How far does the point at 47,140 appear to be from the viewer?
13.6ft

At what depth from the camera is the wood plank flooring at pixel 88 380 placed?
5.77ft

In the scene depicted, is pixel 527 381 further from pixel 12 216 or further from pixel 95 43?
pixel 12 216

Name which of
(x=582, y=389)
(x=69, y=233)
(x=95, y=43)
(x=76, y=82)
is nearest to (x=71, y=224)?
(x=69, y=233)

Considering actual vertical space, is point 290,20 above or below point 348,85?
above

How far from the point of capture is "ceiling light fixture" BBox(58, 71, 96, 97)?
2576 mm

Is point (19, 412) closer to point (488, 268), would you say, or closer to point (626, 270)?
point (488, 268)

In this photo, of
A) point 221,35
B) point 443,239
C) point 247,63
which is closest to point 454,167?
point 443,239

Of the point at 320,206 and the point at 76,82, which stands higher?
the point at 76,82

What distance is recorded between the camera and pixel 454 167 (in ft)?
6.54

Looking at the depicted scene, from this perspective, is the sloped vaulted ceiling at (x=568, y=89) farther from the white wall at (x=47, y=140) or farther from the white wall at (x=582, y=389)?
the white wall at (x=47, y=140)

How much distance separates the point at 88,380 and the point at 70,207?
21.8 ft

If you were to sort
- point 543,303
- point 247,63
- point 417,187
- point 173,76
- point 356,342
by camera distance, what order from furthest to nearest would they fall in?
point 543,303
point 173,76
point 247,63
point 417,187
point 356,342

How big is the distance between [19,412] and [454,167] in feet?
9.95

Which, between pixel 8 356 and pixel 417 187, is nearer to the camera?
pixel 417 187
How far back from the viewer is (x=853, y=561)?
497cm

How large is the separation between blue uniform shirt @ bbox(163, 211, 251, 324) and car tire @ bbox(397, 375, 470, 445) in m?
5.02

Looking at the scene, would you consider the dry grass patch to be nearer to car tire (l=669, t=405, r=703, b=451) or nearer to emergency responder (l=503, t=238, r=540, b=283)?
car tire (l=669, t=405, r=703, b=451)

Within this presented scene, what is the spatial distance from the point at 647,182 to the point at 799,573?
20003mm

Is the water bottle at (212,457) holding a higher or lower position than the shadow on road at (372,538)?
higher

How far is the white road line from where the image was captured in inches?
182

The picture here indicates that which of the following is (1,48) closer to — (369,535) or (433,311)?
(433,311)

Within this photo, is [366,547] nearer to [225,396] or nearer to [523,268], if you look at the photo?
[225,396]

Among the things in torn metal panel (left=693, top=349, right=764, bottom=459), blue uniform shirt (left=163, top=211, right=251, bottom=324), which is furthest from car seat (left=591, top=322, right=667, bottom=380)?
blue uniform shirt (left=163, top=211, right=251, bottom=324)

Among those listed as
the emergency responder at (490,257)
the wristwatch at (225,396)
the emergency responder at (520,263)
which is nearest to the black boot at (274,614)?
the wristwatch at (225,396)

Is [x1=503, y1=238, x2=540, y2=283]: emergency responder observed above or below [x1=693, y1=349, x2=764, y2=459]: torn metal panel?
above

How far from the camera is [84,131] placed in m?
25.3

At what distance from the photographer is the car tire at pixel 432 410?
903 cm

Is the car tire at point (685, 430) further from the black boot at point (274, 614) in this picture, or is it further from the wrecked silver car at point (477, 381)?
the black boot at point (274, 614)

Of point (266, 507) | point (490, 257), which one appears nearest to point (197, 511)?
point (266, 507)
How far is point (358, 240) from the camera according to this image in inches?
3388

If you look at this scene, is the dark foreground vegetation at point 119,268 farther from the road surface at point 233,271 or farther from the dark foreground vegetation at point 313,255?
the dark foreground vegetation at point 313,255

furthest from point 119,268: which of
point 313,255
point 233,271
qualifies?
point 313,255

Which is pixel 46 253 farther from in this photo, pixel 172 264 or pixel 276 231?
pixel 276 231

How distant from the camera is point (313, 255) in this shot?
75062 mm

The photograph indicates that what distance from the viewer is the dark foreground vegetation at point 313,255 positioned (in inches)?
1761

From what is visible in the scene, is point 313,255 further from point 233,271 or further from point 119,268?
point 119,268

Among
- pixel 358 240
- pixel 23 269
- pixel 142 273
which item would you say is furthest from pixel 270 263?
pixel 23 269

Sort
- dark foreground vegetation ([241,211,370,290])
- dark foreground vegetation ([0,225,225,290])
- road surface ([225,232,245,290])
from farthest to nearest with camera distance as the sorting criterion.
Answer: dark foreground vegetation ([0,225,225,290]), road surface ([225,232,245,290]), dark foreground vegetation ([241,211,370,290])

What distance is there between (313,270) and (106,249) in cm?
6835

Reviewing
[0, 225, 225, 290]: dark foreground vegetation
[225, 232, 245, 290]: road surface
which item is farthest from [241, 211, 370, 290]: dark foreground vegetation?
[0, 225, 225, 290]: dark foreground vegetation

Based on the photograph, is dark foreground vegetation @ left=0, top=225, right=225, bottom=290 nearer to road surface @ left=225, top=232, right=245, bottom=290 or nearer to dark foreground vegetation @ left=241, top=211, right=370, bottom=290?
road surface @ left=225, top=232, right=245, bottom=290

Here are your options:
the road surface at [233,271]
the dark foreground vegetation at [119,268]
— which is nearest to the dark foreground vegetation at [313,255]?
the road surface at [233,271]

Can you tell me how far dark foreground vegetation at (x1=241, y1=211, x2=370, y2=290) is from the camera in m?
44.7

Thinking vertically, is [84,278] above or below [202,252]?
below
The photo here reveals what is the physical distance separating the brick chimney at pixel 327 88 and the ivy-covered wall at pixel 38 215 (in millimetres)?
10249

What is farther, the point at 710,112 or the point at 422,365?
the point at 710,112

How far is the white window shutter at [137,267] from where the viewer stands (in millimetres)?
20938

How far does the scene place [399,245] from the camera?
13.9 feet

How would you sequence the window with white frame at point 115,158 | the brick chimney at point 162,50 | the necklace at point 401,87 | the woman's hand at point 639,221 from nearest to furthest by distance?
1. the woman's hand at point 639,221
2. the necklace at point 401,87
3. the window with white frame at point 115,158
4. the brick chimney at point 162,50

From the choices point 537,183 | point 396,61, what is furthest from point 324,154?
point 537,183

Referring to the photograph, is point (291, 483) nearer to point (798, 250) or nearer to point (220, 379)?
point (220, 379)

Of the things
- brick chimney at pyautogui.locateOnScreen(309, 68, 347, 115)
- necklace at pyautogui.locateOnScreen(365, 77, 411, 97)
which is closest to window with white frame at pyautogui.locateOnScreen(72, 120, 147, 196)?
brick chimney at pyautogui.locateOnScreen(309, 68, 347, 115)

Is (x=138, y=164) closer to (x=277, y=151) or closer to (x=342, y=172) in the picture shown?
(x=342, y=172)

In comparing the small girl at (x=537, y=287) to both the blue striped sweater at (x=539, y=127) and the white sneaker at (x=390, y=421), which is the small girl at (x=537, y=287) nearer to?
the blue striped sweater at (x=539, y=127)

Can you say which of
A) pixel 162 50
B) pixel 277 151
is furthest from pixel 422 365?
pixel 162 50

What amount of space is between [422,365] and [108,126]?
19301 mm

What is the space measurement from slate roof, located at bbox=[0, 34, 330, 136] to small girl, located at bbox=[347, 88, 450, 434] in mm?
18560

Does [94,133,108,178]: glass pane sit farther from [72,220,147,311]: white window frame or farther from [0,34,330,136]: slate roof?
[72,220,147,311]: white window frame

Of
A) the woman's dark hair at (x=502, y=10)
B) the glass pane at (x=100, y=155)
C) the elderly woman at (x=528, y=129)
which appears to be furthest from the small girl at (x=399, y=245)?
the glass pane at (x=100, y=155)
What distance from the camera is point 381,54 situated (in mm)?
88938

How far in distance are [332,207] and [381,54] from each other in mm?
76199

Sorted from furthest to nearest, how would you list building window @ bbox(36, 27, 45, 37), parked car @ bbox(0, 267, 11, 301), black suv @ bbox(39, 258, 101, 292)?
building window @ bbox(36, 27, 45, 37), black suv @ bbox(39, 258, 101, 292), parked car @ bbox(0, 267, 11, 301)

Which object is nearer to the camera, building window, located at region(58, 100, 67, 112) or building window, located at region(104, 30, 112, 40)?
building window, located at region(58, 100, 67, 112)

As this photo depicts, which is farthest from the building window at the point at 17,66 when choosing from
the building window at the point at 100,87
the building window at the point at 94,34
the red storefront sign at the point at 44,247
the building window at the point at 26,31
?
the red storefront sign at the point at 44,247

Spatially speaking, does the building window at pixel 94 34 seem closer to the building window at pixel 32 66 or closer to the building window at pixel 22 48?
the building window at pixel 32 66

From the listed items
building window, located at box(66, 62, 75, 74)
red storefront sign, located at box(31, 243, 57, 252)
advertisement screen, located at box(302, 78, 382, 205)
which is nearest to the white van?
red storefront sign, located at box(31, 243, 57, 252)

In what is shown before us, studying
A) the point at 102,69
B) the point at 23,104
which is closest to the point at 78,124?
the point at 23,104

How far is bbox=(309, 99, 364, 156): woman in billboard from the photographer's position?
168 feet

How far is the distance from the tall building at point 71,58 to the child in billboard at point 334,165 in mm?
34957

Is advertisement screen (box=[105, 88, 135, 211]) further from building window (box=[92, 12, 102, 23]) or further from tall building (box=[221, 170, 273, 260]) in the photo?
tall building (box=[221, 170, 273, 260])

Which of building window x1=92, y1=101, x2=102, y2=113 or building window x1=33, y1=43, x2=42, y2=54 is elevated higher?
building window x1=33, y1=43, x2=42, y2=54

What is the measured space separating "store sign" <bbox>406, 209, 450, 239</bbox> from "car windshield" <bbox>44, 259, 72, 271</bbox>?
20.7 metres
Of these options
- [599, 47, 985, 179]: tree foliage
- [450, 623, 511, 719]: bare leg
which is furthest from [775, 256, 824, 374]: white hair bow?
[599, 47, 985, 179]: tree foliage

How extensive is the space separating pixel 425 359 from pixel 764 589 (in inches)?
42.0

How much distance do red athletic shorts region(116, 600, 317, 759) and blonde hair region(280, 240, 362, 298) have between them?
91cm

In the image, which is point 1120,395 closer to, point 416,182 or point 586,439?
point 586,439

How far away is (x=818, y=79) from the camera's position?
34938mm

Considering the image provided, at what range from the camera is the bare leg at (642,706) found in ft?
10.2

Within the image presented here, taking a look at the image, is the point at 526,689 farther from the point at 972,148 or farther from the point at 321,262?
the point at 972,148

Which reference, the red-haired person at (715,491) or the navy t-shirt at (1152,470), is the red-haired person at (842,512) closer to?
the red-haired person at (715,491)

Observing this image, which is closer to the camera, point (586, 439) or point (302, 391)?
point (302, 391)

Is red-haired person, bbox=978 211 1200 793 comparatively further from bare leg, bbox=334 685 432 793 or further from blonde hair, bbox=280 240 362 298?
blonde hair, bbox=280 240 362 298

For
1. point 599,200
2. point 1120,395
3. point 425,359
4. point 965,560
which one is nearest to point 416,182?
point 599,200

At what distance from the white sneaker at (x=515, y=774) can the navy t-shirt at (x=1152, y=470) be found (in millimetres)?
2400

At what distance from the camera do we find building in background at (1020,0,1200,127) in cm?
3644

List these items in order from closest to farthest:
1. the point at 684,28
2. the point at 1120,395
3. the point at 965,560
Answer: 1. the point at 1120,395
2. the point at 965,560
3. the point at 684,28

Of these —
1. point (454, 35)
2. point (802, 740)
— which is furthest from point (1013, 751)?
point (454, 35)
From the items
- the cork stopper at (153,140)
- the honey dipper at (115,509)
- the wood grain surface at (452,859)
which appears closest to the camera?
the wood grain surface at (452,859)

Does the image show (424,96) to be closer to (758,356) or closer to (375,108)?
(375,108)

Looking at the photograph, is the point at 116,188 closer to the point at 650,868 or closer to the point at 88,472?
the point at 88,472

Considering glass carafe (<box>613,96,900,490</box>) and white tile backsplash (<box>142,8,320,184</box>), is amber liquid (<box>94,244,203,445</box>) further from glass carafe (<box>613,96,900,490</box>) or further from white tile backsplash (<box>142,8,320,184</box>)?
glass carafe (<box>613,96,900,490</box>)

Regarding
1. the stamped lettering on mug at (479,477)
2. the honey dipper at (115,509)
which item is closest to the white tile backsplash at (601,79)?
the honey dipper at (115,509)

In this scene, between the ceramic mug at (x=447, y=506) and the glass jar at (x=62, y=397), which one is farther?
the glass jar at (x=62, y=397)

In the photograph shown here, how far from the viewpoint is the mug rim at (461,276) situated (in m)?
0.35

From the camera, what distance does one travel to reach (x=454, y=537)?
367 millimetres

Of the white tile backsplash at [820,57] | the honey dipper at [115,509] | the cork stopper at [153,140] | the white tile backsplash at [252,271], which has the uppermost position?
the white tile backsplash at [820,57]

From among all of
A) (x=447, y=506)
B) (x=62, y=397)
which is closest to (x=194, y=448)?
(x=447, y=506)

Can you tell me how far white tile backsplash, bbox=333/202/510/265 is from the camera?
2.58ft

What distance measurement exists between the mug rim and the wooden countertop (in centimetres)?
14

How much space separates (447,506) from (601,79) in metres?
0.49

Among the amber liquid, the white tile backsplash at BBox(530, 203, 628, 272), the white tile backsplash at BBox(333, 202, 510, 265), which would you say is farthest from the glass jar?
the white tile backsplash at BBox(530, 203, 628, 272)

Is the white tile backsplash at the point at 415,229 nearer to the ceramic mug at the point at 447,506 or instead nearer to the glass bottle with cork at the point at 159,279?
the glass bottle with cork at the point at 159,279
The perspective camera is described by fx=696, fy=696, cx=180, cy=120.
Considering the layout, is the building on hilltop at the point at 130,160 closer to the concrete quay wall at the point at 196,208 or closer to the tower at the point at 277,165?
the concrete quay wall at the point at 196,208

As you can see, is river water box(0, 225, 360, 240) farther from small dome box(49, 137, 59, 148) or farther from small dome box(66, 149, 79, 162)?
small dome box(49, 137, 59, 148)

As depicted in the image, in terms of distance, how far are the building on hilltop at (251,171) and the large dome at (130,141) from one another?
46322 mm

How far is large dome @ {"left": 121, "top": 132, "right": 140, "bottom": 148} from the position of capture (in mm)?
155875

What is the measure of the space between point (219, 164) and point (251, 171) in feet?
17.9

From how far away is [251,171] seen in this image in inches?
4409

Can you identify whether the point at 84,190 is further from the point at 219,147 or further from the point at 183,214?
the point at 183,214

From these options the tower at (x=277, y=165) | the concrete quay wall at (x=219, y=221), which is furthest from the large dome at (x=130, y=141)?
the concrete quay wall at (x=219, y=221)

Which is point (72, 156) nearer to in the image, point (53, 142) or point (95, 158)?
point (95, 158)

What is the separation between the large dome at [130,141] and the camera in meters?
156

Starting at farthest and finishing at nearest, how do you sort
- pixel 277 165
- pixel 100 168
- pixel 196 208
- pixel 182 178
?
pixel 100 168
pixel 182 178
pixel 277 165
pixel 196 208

What you have to do:
List each line of the rows above that contains the string "listed", treating uppercase and lowercase letters as different.

Complete response:
Among those listed as
From the listed items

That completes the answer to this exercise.